DO THIS
All of the data that follows should be retyped exactly, please, except the pictures.
#### LISTED RECORDS
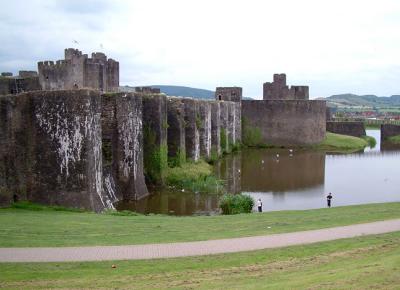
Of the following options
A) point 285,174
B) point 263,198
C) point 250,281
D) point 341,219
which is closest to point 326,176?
point 285,174

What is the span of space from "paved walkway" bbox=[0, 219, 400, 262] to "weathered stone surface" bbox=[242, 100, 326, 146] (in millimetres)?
43648

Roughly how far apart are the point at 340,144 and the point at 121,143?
35952mm

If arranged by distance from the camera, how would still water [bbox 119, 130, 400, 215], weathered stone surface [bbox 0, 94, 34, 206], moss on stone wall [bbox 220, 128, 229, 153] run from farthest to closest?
moss on stone wall [bbox 220, 128, 229, 153]
still water [bbox 119, 130, 400, 215]
weathered stone surface [bbox 0, 94, 34, 206]

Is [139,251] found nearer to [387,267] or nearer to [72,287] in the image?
[72,287]

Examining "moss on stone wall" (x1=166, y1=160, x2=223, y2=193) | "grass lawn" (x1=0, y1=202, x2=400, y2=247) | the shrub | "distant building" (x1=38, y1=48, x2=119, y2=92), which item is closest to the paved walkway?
"grass lawn" (x1=0, y1=202, x2=400, y2=247)

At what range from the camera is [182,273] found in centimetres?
1088

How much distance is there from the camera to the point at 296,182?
3366 centimetres

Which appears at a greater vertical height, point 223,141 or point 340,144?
point 223,141

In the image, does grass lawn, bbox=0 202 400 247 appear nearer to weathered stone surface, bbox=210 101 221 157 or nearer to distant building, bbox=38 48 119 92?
distant building, bbox=38 48 119 92

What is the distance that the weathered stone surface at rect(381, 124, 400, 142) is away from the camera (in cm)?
6919

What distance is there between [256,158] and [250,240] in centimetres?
3305

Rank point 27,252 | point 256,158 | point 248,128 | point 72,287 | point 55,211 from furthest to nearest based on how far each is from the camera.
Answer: point 248,128
point 256,158
point 55,211
point 27,252
point 72,287

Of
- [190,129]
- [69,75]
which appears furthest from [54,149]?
[69,75]

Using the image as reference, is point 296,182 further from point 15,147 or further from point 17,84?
point 17,84
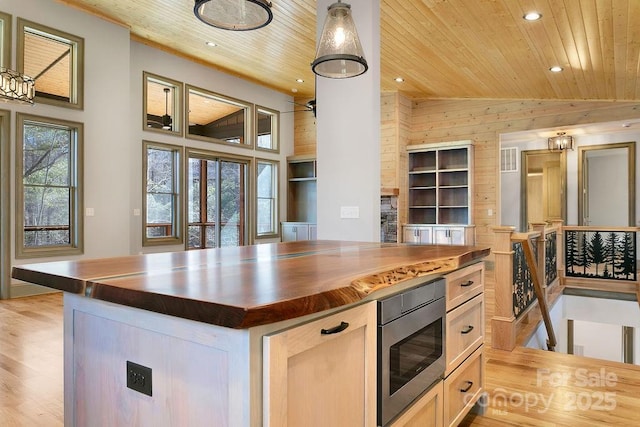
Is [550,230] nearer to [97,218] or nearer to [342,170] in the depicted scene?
[342,170]

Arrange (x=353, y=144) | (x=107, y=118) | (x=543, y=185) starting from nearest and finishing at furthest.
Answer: (x=353, y=144)
(x=107, y=118)
(x=543, y=185)

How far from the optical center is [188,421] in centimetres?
101

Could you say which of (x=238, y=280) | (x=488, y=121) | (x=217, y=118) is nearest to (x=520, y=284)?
(x=238, y=280)

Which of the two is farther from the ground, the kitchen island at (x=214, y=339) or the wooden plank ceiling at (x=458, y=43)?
the wooden plank ceiling at (x=458, y=43)

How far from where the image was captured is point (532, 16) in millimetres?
3975

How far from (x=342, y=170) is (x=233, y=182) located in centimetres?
512

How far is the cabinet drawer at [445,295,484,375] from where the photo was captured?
6.14 ft

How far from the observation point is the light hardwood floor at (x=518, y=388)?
227 centimetres

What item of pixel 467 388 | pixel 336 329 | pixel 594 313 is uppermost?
pixel 336 329

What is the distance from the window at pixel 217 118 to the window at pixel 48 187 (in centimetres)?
217

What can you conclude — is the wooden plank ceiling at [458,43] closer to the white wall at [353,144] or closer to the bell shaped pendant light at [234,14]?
the white wall at [353,144]

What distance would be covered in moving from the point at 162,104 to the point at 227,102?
4.61 ft

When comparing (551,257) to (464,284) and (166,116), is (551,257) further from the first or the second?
(166,116)

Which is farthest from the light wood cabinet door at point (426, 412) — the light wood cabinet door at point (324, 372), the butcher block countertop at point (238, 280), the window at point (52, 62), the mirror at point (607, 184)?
the mirror at point (607, 184)
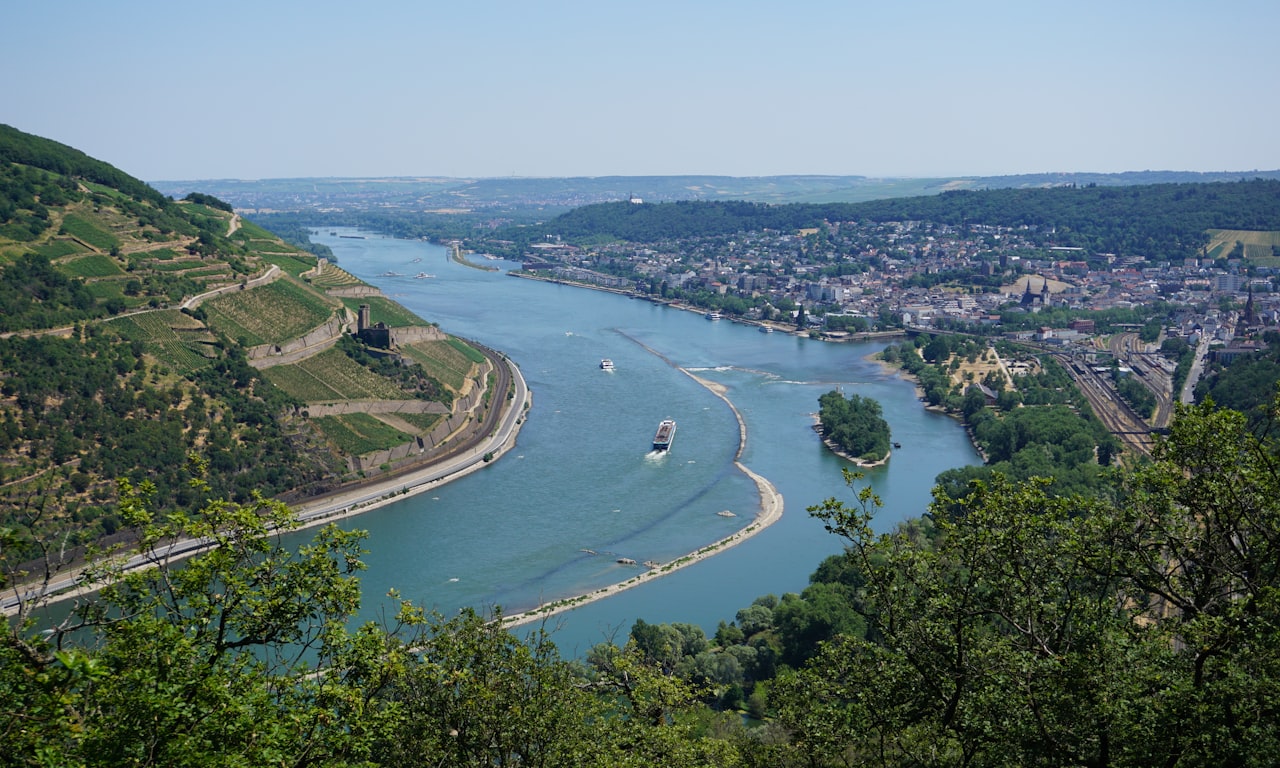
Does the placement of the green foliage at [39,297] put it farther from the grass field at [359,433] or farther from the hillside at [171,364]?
the grass field at [359,433]

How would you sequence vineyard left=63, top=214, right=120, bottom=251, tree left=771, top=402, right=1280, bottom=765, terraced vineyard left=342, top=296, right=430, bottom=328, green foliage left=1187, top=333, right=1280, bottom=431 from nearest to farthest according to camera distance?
tree left=771, top=402, right=1280, bottom=765, green foliage left=1187, top=333, right=1280, bottom=431, vineyard left=63, top=214, right=120, bottom=251, terraced vineyard left=342, top=296, right=430, bottom=328

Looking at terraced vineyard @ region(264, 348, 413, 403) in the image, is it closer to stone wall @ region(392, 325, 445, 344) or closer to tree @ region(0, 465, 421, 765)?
stone wall @ region(392, 325, 445, 344)

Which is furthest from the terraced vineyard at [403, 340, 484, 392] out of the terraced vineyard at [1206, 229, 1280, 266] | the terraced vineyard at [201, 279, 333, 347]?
########
SOLUTION FOR THIS EXERCISE
Of the following options
A) point 285,174
B) point 263,198
C) point 250,281
D) point 341,219
which is closest to point 326,176?
point 285,174

What is the span of space from "paved walkway" bbox=[0, 219, 400, 262] to "weathered stone surface" bbox=[242, 100, 326, 146] (in millimetres)?
43648

Roughly how far apart are the point at 340,144 and the point at 121,143?
35952mm

If arranged by distance from the camera, how would still water [bbox 119, 130, 400, 215], weathered stone surface [bbox 0, 94, 34, 206], moss on stone wall [bbox 220, 128, 229, 153] run from farthest to closest?
moss on stone wall [bbox 220, 128, 229, 153]
still water [bbox 119, 130, 400, 215]
weathered stone surface [bbox 0, 94, 34, 206]

Is [139,251] found nearer to [387,267] or nearer to [72,287] in the image?
[72,287]

Examining "moss on stone wall" (x1=166, y1=160, x2=223, y2=193) | "grass lawn" (x1=0, y1=202, x2=400, y2=247) | the shrub | "distant building" (x1=38, y1=48, x2=119, y2=92), which item is closest to the paved walkway?
"grass lawn" (x1=0, y1=202, x2=400, y2=247)

At what range from the camera is [182,273] found in centimetres?
1088

How much distance is there from the camera to the point at 296,182?
3366 centimetres

Which appears at a greater vertical height, point 223,141 or point 340,144?
point 223,141

In the image, does grass lawn, bbox=0 202 400 247 appear nearer to weathered stone surface, bbox=210 101 221 157 or nearer to distant building, bbox=38 48 119 92?
distant building, bbox=38 48 119 92

What is the distance that the weathered stone surface at rect(381, 124, 400, 142) is away from the camera (in cm)?
6919

What distance is there between [256,158] and [250,240] in centimetres?
3305

Rank point 27,252 | point 256,158 | point 248,128 | point 72,287 | point 55,211 from furthest to nearest based on how far each is from the camera.
Answer: point 248,128
point 256,158
point 55,211
point 27,252
point 72,287

Of
- [190,129]
- [69,75]
which appears furthest from [54,149]?
[69,75]

Using the image as reference, is point 296,182 further from point 15,147 or further from point 17,84?
point 17,84
Is [550,230] nearer to [97,218] or nearer to [342,170] in the depicted scene?
[342,170]

Arrange (x=353, y=144) | (x=107, y=118) | (x=543, y=185) starting from nearest and finishing at furthest.
Answer: (x=353, y=144)
(x=107, y=118)
(x=543, y=185)

How far from the optical center is [188,421] in centimetres?
101

Could you say which of (x=238, y=280) | (x=488, y=121) | (x=217, y=118) is nearest to (x=520, y=284)?
(x=238, y=280)

Which of the two is farther from the ground, the kitchen island at (x=214, y=339) or the wooden plank ceiling at (x=458, y=43)?
the wooden plank ceiling at (x=458, y=43)

How far from where the image was captured is point (532, 16) in millimetres?
3975

How far from (x=342, y=170) is (x=233, y=182) located in centimetres?
512

How far is the cabinet drawer at [445,295,484,375] from where the photo was captured?
6.14 ft

How far from the observation point is the light hardwood floor at (x=518, y=388)?
227 centimetres

What item of pixel 467 388 | pixel 336 329 | pixel 594 313 is uppermost?
pixel 336 329

What is the distance from the window at pixel 217 118 to the window at pixel 48 187 (in centimetres)?
217

What can you conclude — is the wooden plank ceiling at [458,43] closer to the white wall at [353,144] or closer to the bell shaped pendant light at [234,14]?
the white wall at [353,144]

What distance would be covered in moving from the point at 162,104 to the point at 227,102?
4.61 ft

When comparing (551,257) to (464,284) and (166,116), is (551,257) further from the first or the second?
(166,116)

Which is farthest from the light wood cabinet door at point (426, 412) — the light wood cabinet door at point (324, 372), the butcher block countertop at point (238, 280), the window at point (52, 62), the mirror at point (607, 184)?
the mirror at point (607, 184)
Does the placement of the green foliage at [39,297] put it farther from the grass field at [359,433] or farther from the hillside at [171,364]?
the grass field at [359,433]

How would you sequence vineyard left=63, top=214, right=120, bottom=251, tree left=771, top=402, right=1280, bottom=765, terraced vineyard left=342, top=296, right=430, bottom=328, green foliage left=1187, top=333, right=1280, bottom=431 from nearest to farthest according to camera distance?
tree left=771, top=402, right=1280, bottom=765, green foliage left=1187, top=333, right=1280, bottom=431, vineyard left=63, top=214, right=120, bottom=251, terraced vineyard left=342, top=296, right=430, bottom=328

Looking at terraced vineyard @ region(264, 348, 413, 403) in the image, is it closer to stone wall @ region(392, 325, 445, 344) or closer to tree @ region(0, 465, 421, 765)?
stone wall @ region(392, 325, 445, 344)

Which is furthest from the terraced vineyard at [403, 340, 484, 392] out of the terraced vineyard at [1206, 229, 1280, 266] | the terraced vineyard at [201, 279, 333, 347]?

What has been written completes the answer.